Indirect tax, customs and trade-related measures
GST – online hotel bookings
Following the extension of the GST to digital products and other services provided by offshore suppliers from 1 July 2017 and to low value imported goods from 1 July 2018, the GST will be extended to offshore sellers of hotel accommodations in Australia from 1 July 2019.
The impact of the measure will be that offshore sellers of Australian hotel accommodations will pay GST on the mark-up over the wholesale price of the respective accommodation. It will ensure the same tax treatment of Australian hotel accommodations, whether booked through an offshore company or an Australian company.
Alcohol excise refund scheme and concessional excise changes to benefit craft brewers and distillers
As previously announced, the alcohol excise refund scheme cap will increase from $30,000 a year to $100,000, for all brewers and distillers, and the concessional draught beer excise rate will be extended to smaller kegs typically used by craft brewers and distillers. This applies from 1 July 2019.

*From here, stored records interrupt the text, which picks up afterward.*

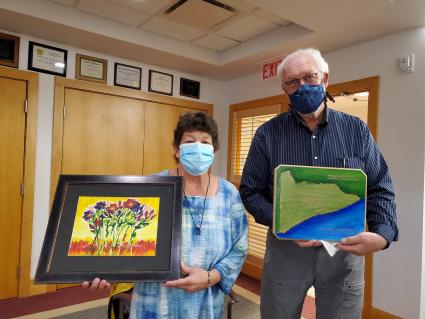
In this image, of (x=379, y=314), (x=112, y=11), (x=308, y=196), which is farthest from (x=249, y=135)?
(x=308, y=196)

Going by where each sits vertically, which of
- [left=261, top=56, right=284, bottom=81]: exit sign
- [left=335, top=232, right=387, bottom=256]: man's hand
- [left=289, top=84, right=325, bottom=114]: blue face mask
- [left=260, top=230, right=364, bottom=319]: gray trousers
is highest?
[left=261, top=56, right=284, bottom=81]: exit sign

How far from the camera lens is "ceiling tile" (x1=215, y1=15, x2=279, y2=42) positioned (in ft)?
9.14

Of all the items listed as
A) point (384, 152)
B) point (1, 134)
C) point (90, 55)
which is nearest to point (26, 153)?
point (1, 134)

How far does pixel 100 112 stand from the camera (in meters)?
3.30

Illicit tobacco taskforce and tobacco duty measures
As previously announced, the Government will further crackdown on the illicit tobacco trade with a new Illicit Tobacco Taskforce, new framework to protect tobacco duty, and further resources to combat illegal domestic production. Importers must have permits and pay all duty and tax liabilities when tobacco enters the country, rather than when it leaves a licensed warehouse and enters the domestic market, from 1 July 2019.
New levy on sea cargo
A new levy is to be imposed on port operators from 1 July 2019 in relation to sea cargo. The levy will be payable on a quarterly basis calculated at $10.02 per twenty foot container (or equivalent) and $1 per ton for non-containerized cargo. Relevant costs can be expected to be passed on to importers and should be taken into account in pricing and budgeting decisions.

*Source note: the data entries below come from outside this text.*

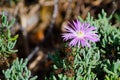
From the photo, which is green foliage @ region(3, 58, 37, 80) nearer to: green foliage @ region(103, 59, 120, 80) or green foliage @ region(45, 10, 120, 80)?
green foliage @ region(45, 10, 120, 80)

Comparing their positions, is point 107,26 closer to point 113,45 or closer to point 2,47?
point 113,45

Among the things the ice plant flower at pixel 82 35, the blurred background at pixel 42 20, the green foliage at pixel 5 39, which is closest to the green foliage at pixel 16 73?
the green foliage at pixel 5 39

Removal of custom duty related to clinical trials
From 1 July 2018 customs duty will no longer be payable on placebos and clinical trial kits imported into Australia simplifying the import process associated with conducting clinical trials in Australia.
Extension of benefits for trusted traders
Importers accredited under the Australian Trusted Trader Program are set to benefit from the removal of the requirement to produce country of origin documentation under certain free trade agreements. It is unclear when this benefit will commence and which free trade agreements it will impact. Accreditation under the Australian Trusted Trader Program is becoming increasingly attractive for importers and exporters. Parties involved in international trade should assess the potential benefits of pursuing accreditation.
1. Currency references in this Alert are to AU$.